When I doing my Section Leaders Course in Safti after completing my BMT (basic military training) also at Safti, some of my new platoon mates who joined us had done their BMT in 2 SIR. They told us many ghost stories about this place. Unfortunately I can only recall a bit. For example, they said that at night they often heard people moving about in their bunks; but they were too frightened to get up to check. One particular recruit, quite a fat chap, often woke up in the morning to find that his sleeping position had somehow been reversed. I am sorry I don’t remember much else.
My brother David who served as a corporal in the demolition platoon in 2 SIR in 1971/72 used to tell us about one of the toilets being haunted. Apparently the corpses of soldiers who were killed in Kota Tinggi during the Indonesian Confrontation were brought back from Malaysia and ‘washed’ in this toilet. According to Peter, their decomposed bodies were brought back to this camp for the Malay burial rituals. As to what actually happened to those dead soldiers, I will let Peter give you the gory details in the next post.
Recently, I emailed my brother David, who is now in Perth, if he remembered those ghost stories that he used to tell us, and his reply was; Yes, definitely. This is what he wrote:
“2 SIR comprised of 2 camps, divided by a road. Most of the platoons, including HQ, guard house, main parade square were located on one side, while demolition and other support platoons like mortar were in the other camp. Both camps were located on top of small hills.
It was in the smaller camp that most of the so-called "ghost sightings" were made. I was in Demolition platoon, after my section leader course .... that was sometime around 1971-1972.
One of the most common stories was that around late evening, say, 6.30 pm till 7 pm, a young lady in white runs across the road near the canteen. The other story was that people often heard weird crying sounds when they were showering.
I have a true personal experience. It was a Saturday night. I was then on duty (don’t think it was guard duty) and was sleeping on a mattress in the office of the Demoliton platoon. Around midnight, I was awakened up by marching sounds just outside the office .... up and down .... clog, clog, clog ..... I tried to stand up but just could not - maybe my legs went soft. It went on for a few minutes then stopped. I could not sleep for another few hours and was too scared to go out to investigate. Next morning, I checked around to see if there were any soldiers who stayed over the weekend - none .... anyway who wants to stay in camp over the weekend.
Many years later, when i was working for Citibank, I heard from colleagues that the hill where our camp was located used to be execution grounds for Japanese soldiers during WW2. Opposite 2 SIR, in the Moonbeam Terrace hills, it was also another execution and burial grounds during WW2.
The Hokkien soldiers in our support platoons were especially strong believers that the camp was haunted.

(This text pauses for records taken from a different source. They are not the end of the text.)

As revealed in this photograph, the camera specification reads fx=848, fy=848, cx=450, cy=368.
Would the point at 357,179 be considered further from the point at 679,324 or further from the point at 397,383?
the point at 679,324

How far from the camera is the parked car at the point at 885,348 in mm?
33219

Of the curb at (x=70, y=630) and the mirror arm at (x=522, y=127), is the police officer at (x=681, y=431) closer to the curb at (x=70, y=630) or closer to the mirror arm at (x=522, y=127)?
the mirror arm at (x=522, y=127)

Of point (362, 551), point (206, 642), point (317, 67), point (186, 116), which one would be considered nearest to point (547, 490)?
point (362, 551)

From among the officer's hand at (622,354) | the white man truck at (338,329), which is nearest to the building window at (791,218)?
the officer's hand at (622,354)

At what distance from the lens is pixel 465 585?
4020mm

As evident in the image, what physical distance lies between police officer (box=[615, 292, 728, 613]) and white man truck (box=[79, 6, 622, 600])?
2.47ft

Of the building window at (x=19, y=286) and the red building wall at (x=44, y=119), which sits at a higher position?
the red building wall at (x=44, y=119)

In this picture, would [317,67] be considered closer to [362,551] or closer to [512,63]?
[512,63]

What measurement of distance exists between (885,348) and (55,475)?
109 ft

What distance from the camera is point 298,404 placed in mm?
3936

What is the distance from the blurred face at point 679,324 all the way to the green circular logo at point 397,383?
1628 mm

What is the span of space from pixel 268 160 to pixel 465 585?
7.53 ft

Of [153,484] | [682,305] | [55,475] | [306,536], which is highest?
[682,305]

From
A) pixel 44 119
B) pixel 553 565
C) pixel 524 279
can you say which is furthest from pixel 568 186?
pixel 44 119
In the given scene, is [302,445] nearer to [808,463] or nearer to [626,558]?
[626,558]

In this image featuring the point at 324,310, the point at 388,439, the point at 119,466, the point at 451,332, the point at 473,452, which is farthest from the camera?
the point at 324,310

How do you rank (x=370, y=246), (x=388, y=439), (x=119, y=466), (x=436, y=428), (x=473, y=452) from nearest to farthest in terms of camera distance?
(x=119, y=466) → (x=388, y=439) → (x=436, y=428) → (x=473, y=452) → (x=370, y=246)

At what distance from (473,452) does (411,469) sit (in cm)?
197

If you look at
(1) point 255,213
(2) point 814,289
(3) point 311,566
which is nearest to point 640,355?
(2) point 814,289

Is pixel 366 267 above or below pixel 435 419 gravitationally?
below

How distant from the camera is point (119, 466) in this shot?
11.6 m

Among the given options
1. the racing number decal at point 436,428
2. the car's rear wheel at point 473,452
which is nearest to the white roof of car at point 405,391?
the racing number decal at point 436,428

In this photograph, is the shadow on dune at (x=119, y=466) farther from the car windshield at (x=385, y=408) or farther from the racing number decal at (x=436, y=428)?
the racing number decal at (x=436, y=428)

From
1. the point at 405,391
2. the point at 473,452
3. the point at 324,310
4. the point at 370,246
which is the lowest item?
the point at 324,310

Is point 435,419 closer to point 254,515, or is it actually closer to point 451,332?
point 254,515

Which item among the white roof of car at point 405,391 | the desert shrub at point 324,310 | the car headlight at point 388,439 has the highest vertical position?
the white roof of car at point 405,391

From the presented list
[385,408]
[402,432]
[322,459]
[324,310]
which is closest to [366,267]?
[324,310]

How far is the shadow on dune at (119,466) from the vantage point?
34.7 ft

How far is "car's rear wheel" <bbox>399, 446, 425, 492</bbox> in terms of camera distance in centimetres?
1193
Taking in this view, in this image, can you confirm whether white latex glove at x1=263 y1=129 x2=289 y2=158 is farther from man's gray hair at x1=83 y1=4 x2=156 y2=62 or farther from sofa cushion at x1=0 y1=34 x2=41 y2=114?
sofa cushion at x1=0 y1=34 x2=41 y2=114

One private soldier even painted a big picture of a tiger on the wall of one building (don’t know why he was not punished for it ), but he got very sick a few days later. As usual, the other soldiers blamed it on the 'ghosts'.
Well that’s about it, more sounds and rumours actually ...... nothing like what you see in Liao Zhai. However, my personal story is true. In fact it’s the only "encounter" I have ever had in my life.”